Chapter 6
I MISS YA'LL
“I’m stopping here,” Johnny said. “I’ll go in and pay for the gas and take a leak, you pump it, then I’ll come out and you can go in.” The bump of the van onto the shoulder of the highway shook Cal in the back. He woke up fully when Johnny came to a stop at the gas pump. “What’re we doing?” he said, still groggy.
“I gotta get gas, and we both have to use the men’s room,” Johnny replied.
Butch turned back to face Cal. “Why don’t you start pumpin’ and we’ll get the inside stuff done and get some beer and something to eat; then you can go.”
Butch and Johnny got out of the van and walked across the small parking lot to the Stuckey’s. Johnny gave the attendant a ten-dollar bill. “For that van out there, as much as that will buy.” He looked out at Cal at the gas pump and gave him the thumbs up. Cal started pumping the gas, and Johnny walked to the restroom and caught up with Butch at side-by-side urinals. The restroom was dirty. There was toilet paper all over the floor and a broken air dryer on the wall.
“Those things never work,” Butch offered, “so people all wipe their hands with toilet paper and trash up the men’s room. If they put paper towels in here, they’d save a lot of labor cleaning the place up.”
“What are you, an efficiency expert?” Johnny replied. “Why don’t you think of an efficient way to get rid of that crazy bastard with the gun who wants to rob a goddamn bank while you’re at it?”
Butch looked over at Johnny and then down at the urinal. The smell of road and beer and piss and vomit overwhelmed the restroom. “Stinks in here.”
“Really?” Johnny said as sarcastically as he could. He exhaled an exasperated sigh and said,
“Butch, you can get us into some real jams.”
“Shit, let’s just leave the skinny bastard when we trade off,” Butch said. “Let’s just drive off and leave him.”
The restroom door banged open, smashing into the opposite wall and startling Butch and Johnny. “I’m already done,” Cal said as he surveyed the mess inside the restroom. “Ten bucks didn’t fill it up even. Goddamn, this place stinks.”
“That’s what we’ve been saying,” Butch replied, “and if they put some paper in here to dry your hands, the place wouldn’t be so messy. People get pissed off and wipe their hands with the toilet paper, and that’s what makes the mess.”

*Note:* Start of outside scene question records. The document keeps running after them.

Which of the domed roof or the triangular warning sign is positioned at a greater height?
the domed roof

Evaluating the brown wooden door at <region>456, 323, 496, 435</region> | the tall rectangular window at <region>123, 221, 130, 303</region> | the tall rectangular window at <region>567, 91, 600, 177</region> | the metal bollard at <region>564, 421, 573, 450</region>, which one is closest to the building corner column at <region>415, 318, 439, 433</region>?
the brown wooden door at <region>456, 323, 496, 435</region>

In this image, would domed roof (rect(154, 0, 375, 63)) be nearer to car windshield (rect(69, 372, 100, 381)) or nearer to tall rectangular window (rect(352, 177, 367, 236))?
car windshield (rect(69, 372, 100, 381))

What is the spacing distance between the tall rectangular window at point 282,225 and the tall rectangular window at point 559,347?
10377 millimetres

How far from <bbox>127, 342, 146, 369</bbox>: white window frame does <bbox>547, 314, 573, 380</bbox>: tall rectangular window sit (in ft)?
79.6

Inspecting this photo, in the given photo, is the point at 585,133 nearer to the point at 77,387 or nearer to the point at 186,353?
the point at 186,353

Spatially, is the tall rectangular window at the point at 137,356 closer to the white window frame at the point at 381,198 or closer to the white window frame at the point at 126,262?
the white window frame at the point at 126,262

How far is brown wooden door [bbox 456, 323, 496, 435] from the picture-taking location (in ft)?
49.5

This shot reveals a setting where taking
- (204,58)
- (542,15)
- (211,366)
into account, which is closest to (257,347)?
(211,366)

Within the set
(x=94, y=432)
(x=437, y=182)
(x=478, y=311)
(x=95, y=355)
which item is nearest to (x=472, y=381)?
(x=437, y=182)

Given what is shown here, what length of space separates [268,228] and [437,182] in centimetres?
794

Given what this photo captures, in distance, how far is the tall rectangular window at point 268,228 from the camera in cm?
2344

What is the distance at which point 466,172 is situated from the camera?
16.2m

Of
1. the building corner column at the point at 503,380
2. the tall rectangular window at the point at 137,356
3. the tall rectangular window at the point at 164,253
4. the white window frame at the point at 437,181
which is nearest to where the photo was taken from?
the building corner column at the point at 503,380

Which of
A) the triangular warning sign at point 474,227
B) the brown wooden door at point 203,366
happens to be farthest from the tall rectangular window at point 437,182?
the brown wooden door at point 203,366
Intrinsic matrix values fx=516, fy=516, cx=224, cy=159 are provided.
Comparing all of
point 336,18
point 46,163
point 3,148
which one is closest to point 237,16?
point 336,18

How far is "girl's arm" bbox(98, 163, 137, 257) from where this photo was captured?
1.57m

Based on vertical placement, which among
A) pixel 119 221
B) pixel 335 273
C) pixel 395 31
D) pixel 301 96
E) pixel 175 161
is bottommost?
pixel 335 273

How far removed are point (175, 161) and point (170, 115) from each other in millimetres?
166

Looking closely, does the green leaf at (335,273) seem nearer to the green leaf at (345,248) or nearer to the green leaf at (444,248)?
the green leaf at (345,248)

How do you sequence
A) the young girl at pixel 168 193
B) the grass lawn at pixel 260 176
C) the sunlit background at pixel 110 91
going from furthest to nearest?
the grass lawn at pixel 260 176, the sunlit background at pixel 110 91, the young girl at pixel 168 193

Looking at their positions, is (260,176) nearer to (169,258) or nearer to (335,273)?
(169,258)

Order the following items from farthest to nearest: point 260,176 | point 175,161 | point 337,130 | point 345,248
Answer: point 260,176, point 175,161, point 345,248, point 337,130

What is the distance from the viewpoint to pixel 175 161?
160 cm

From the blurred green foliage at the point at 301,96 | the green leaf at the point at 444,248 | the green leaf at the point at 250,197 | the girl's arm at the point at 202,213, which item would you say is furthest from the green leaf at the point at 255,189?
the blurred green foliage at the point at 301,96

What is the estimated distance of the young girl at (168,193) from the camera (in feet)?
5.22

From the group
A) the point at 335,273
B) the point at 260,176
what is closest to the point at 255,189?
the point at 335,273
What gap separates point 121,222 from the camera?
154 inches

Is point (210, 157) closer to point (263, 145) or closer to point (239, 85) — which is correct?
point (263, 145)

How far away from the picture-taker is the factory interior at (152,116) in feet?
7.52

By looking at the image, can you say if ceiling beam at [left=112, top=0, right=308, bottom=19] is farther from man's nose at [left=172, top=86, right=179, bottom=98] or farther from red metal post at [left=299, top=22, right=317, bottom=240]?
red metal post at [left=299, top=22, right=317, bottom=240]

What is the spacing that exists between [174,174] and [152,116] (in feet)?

“Please,” Johnny said with a disgusted shrug. “Sorry, Cal, I’ve heard this speech already,” and he turned to walk out of the men’s room.
“I’ll be right out, guys. Butch, get some beer,” Cal said.
Butch was right behind Johnny as the restroom door closed.
“Let’s hustle, asshole,” Johnny said back over his shoulder to Butch.
“Wait, I want some beer,” Butch said.
“Beer? You better get your ass in that van right now.”
Butch and Johnny got to the van door just as Cal was coming out of the restroom. He heard the crank of the engine and realized that he was about to be left. He started a clumsy run toward the gas pumps.
“Don’t leave me, Butch, you son of a bitch!” he shouted. “Don’t leave without me.”
Johnny was panicked trying to get the van started. It finally cranked just as Cal made it to the front door of Stuckey’s. He floored it and was heading straight for Cal when he made a sharp left and wheeled the van back toward the road. Butch was leaned over the seat laughing convulsively and rummaging through Cal’s duffel. “Hurry up, John Raymond, the little sumbitch is gaining on us.” The more Johnny struggled to get the van back on the highway, the harder Butch laughed. Meanwhile Cal was close enough to Butch’s door that he could almost get a hand on it. Finally the van started to put some distance between Cal and them. Cal was shouting: “Butch, you no-good son of a bitch! You asshole, Johnny!” He was spitting and gasping for breath. Butch rolled down the window and tossed Cal’s bag out onto the shoulder just as the big yellow van lumbered onto the highway.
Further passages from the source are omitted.